François Durvye, proche de Bardella, prend ses distances avec le RN après la candidature de Le Pen
Comme ses rivaux, Marine Le Pen participait ce jeudi 27 août au premier débat de la présidentielle devant le Medef et un parterre de patrons. Au même moment, Le Figaro révélait que l’un des hommes forts du RN sur les thématiques économiques, François Durvye, prenait la décision de ne pas participer à la campagne présidentielle de la cheffe de file d’extrême droite.
Ceci avec une explication limpide : François Durvye préfère « ne pas avoir à défendre auprès des milieux économiques des positions en lesquelles il ne croit pas » , rapporte Le Figaro .
L’homme de 42 ans, proche du milliardaire d’extrême droite Pierre-Édouard Stérin dont il gérait la fortune avant cette aventure au Rassemblement national, avait pris de l’importance au sein du parti à la flamme. Depuis le 1er avril, il était officiellement « conseiller spécial » du président du RN Jordan Bardella.
Il n’aura été qu’ « éphémère » à ce poste, comme il l’écrit désormais dans sa bio sur X, confirmant quitter son poste.
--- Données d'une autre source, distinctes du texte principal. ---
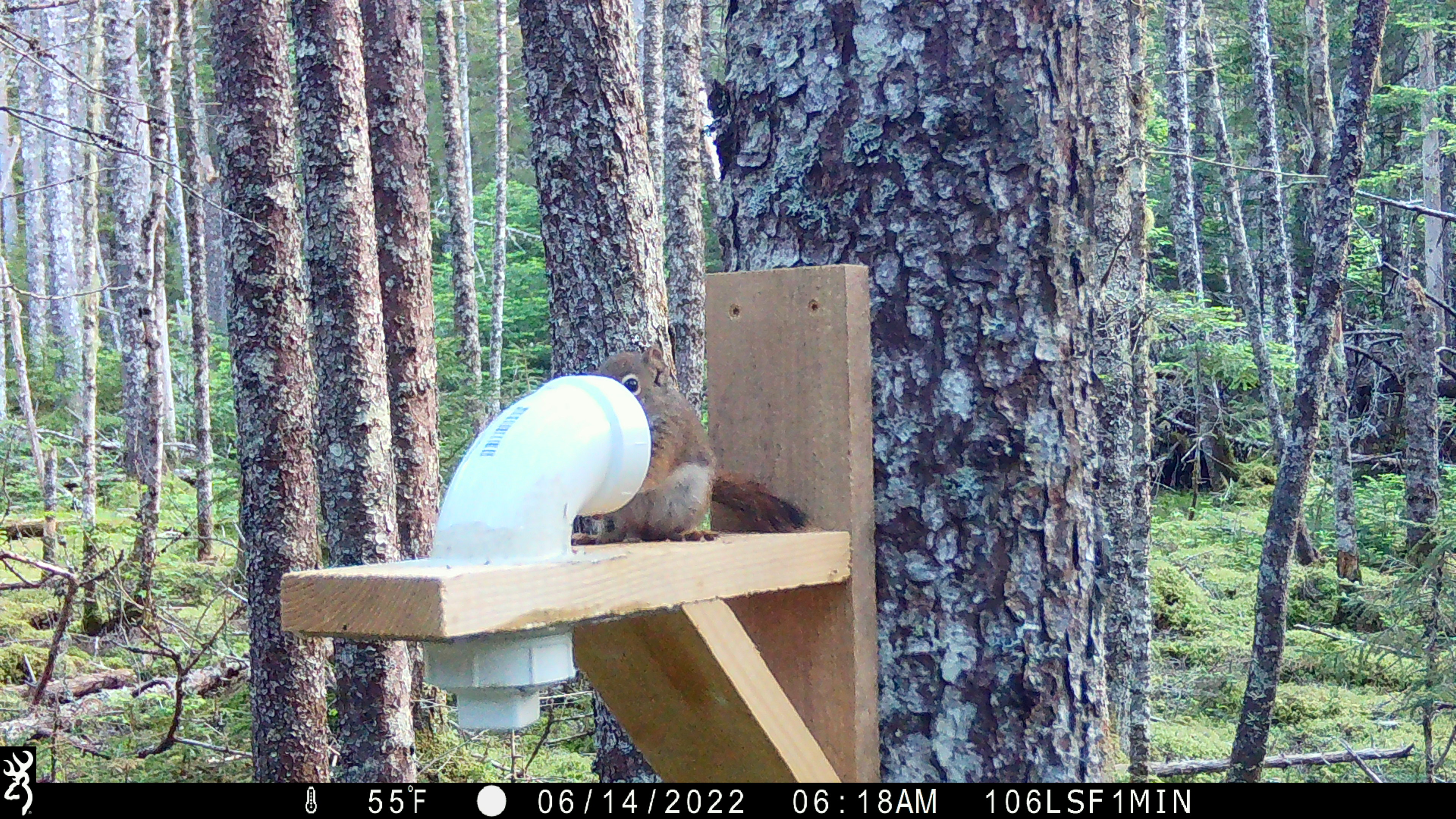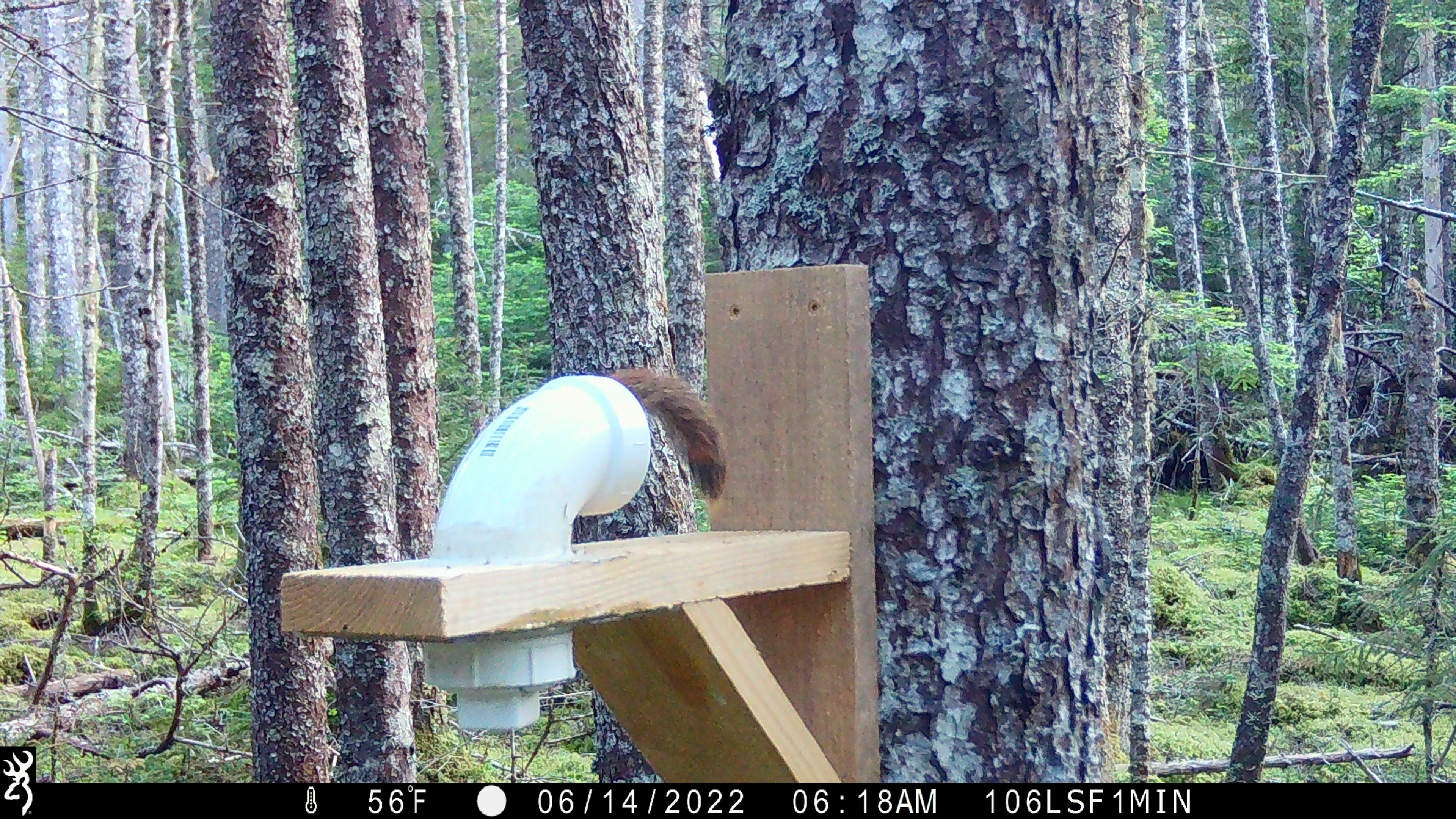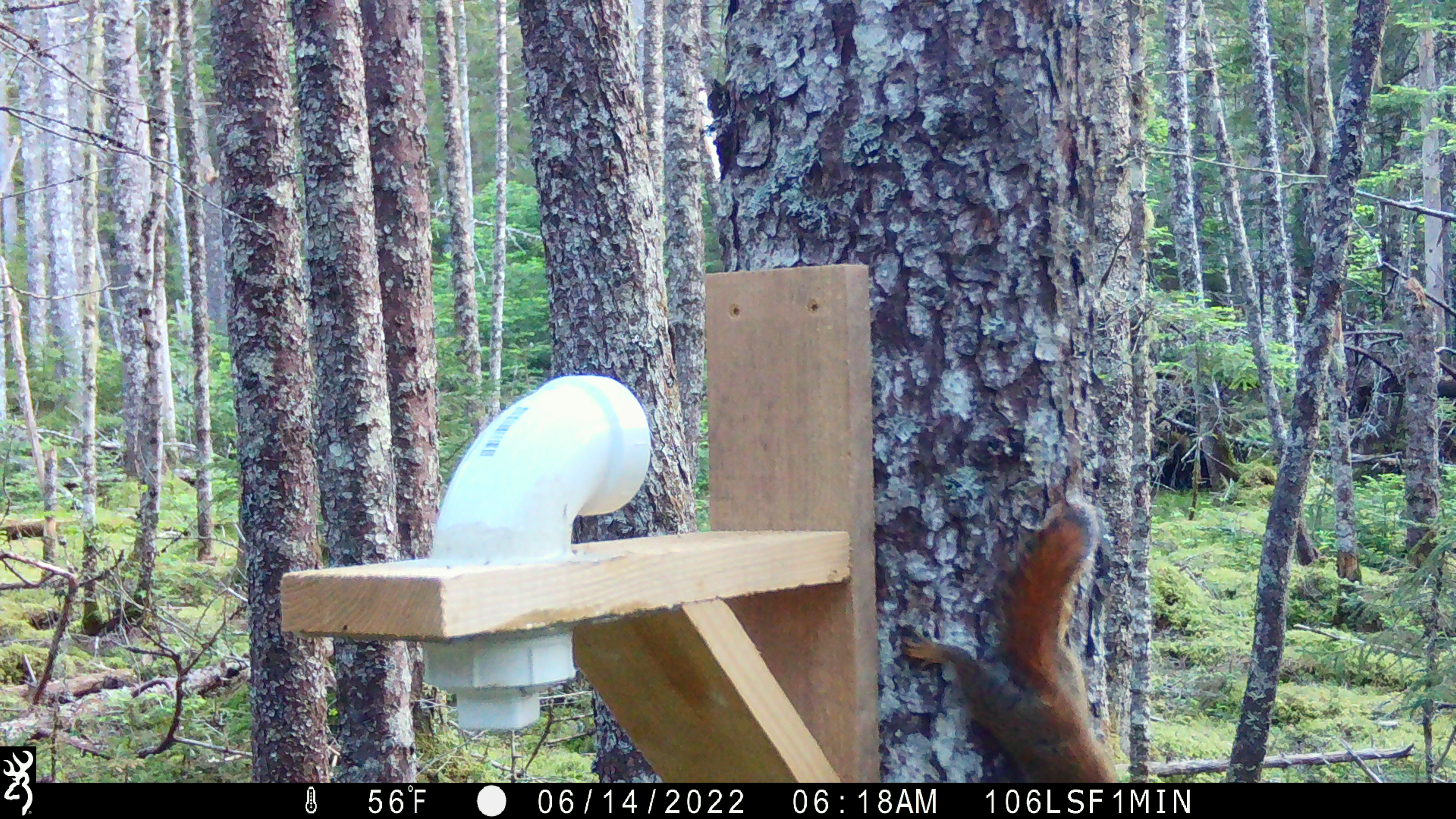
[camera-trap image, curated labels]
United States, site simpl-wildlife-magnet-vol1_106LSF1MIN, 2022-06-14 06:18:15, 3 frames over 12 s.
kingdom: Animalia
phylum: Chordata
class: Mammalia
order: Rodentia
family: Sciuridae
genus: Tamiasciurus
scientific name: Tamiasciurus hudsonicus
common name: red squirrel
Red squirrel (Tamiasciurus hudsonicus).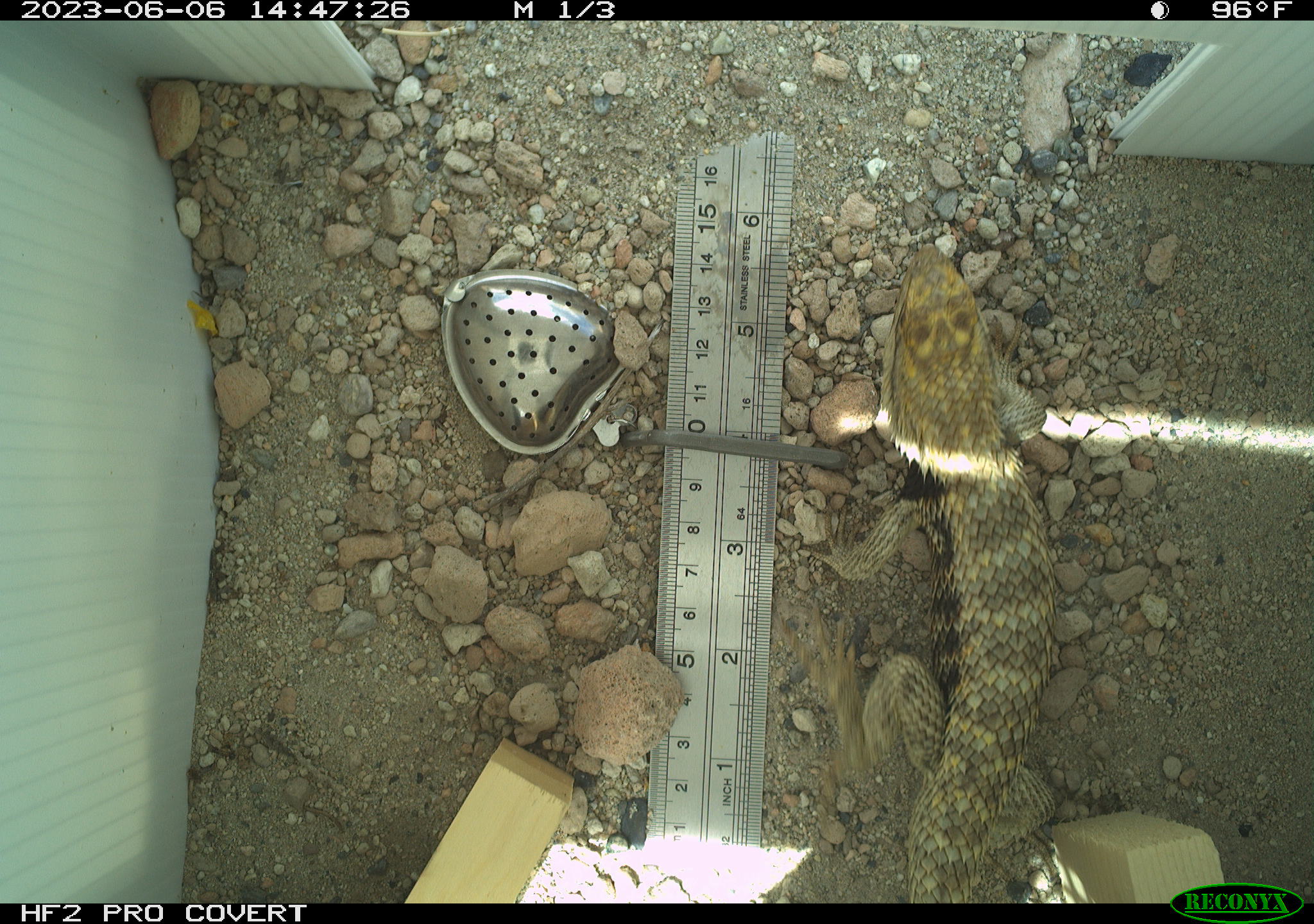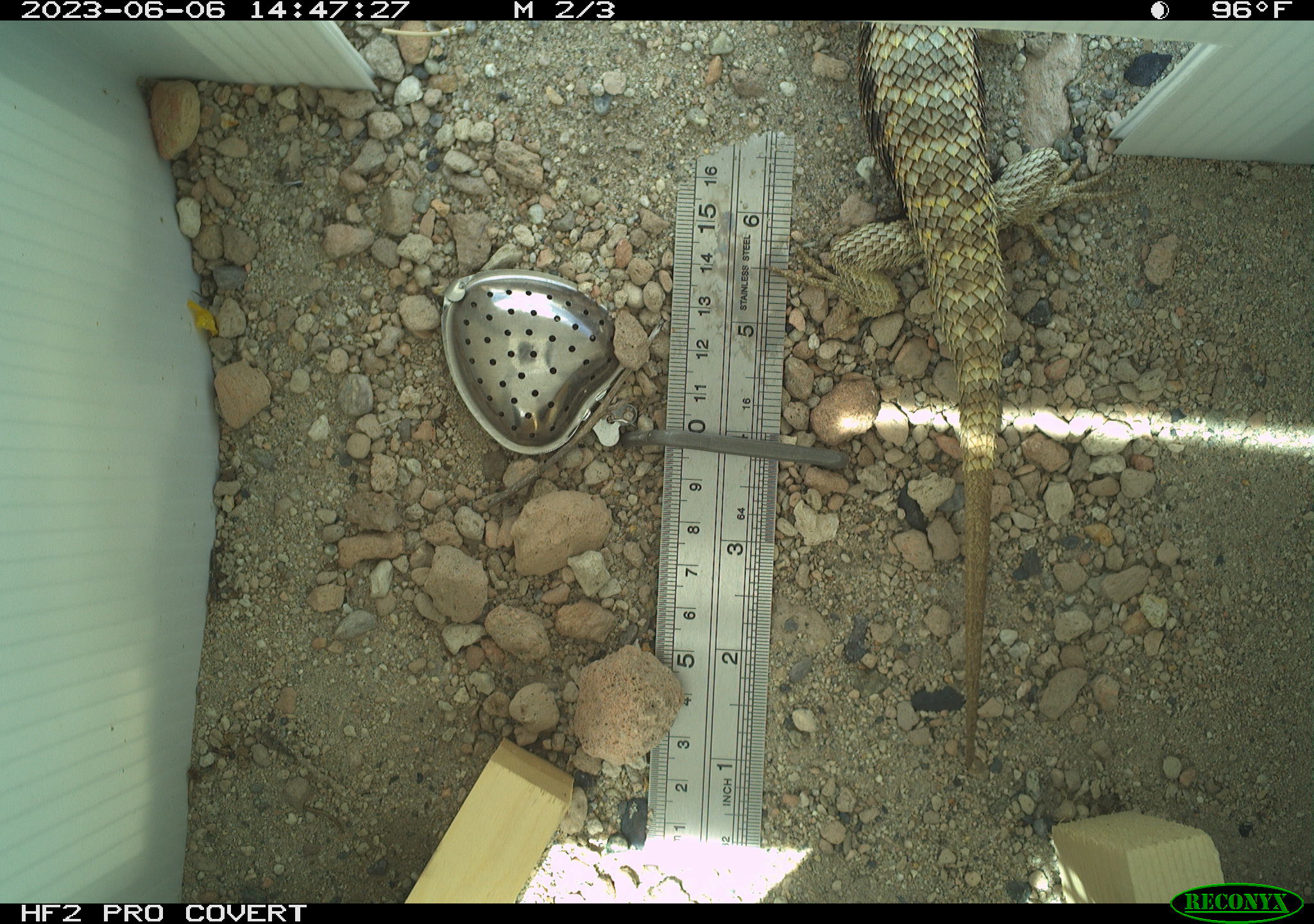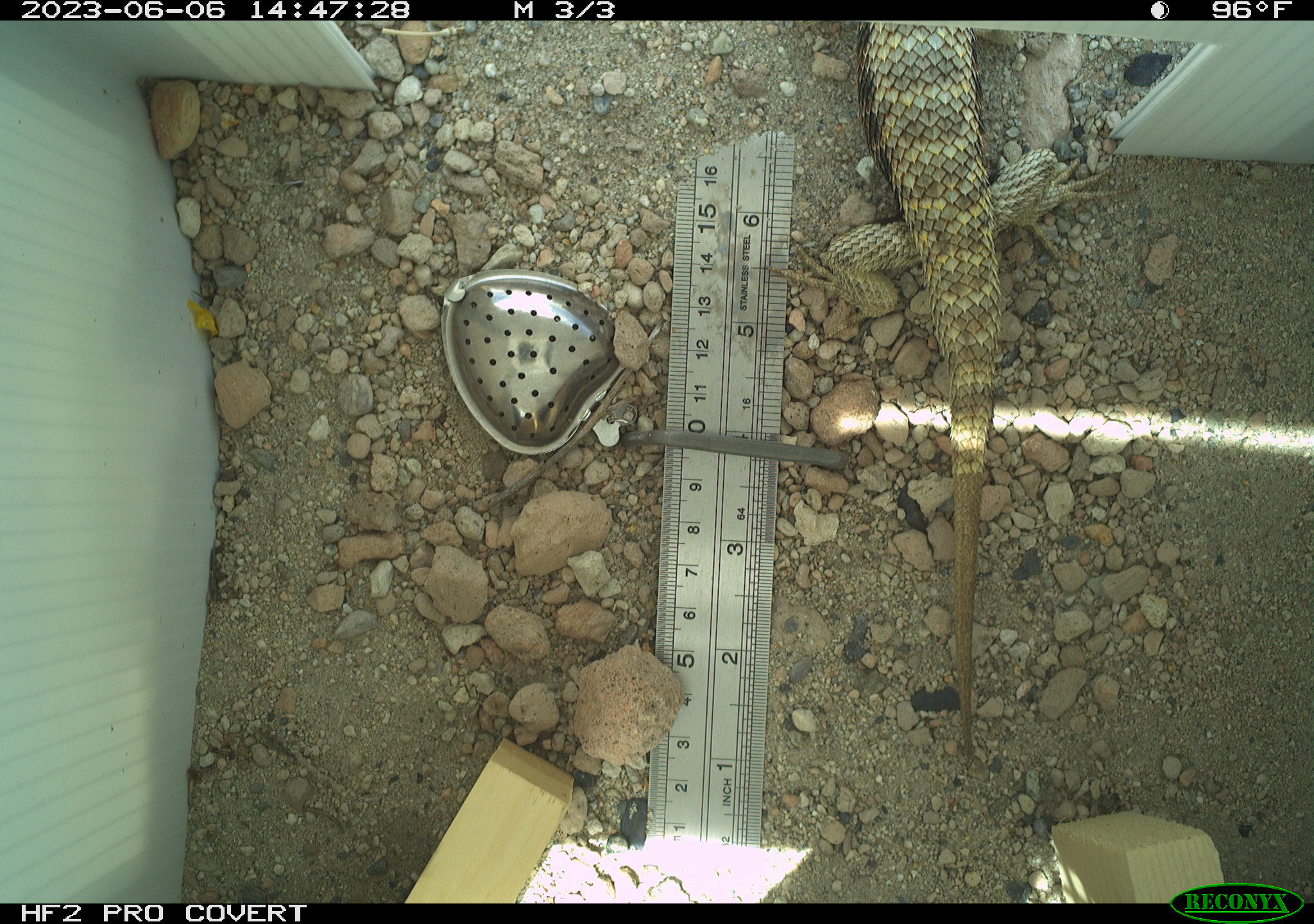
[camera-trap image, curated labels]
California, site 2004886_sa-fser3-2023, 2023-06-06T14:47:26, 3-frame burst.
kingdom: Animalia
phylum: Chordata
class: Reptilia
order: Squamata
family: Phrynosomatidae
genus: Sceloporus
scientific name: Sceloporus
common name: spiny lizards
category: sceloporus species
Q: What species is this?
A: Sceloporus species (spiny lizards) (Sceloporus).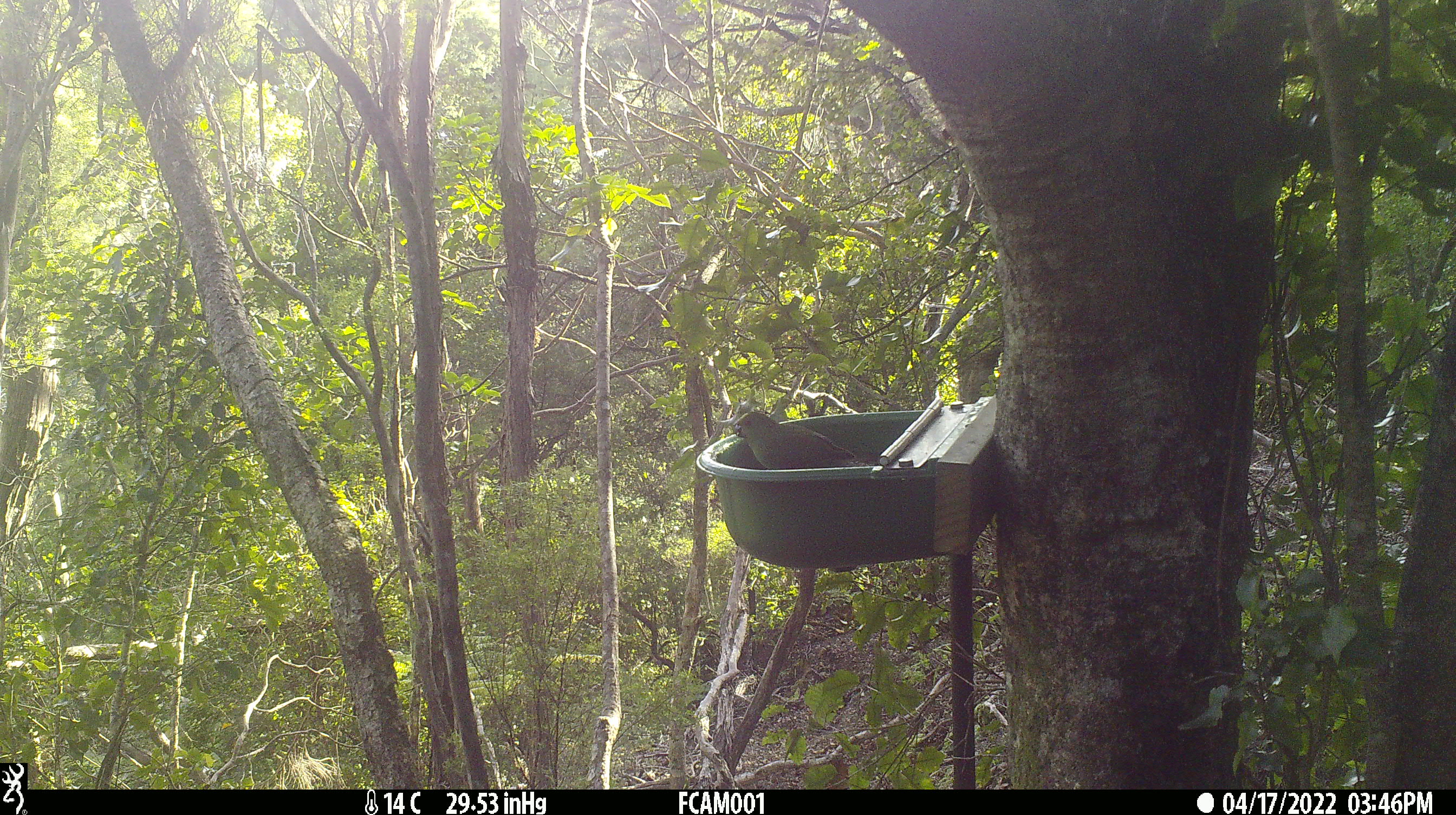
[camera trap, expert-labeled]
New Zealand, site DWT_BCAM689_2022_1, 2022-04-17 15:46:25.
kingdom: Animalia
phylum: Chordata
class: Aves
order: Psittaciformes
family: Psittaculidae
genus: Cyanoramphus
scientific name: Cyanoramphus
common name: parakeet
Au sein du parti fondé par Jean-Marie Le Pen sous le nom de Front national, il était surtout reconnu comme l’un des principaux artisans d’une poussée libérale, notamment sur la question de la réforme des retraites.
Avant même cette nomination officielle, François Durvye agissait depuis de longues années dans l’ombre au service de Marine Le Pen, rappelle Le Figaro . Le polytechnicien a notamment contribué à l’introduire auprès de grands patrons, s’attachant à « accroître les réseaux et la crédibilité du RN dans les milieux économiques », raconte un proche de la candidate auprès du journal.
L’annonce de ce départ n’est donc pas anodine. Et dévoile un secret de Polichinelle : François Durvye poussait pour la candidature de Jordan Bardella à la présidentielle. Le Monde explique que l’homme d’affaires avait trouvé en la personne du président du RN « une oreille plus attentive » à sa volonté de libéraliser davantage le programme économique du parti.
L’Opinion va même plus loin : Marine Le Pen aurait été alertée « d’actes déloyaux » venant de la part de François Durvye dès le 7 juillet dernier, après sa condamnation en appel dans l’affaire des assistants parlementaires, à la suite de laquelle elle a tout de même choisi d’être candidate.
La réaction assez désinvolte de Marine Le Pen à l’annonce de ce départ accrédite encore un peu plus l’idée d’une rupture franche. « Je l’ai souhaité, donc je ne le déplore pas. Je ne m’étalerai pas dessus, mais nous avons beaucoup de contacts avec les chefs d’entreprise », a-t-elle minimisé au micro de BFMTV, à la sortie du débat de ce jeudi.
Ce départ préfigure-t-il de tensions entre les deux têtes du RN ? Certains observateurs, notamment du côté de La France insoumise , ont insisté sur l’absence de Jordan Bardella auprès de Marine Le Pen lors du débat au Medef. Aucune justification n’a été donnée au sein du parti.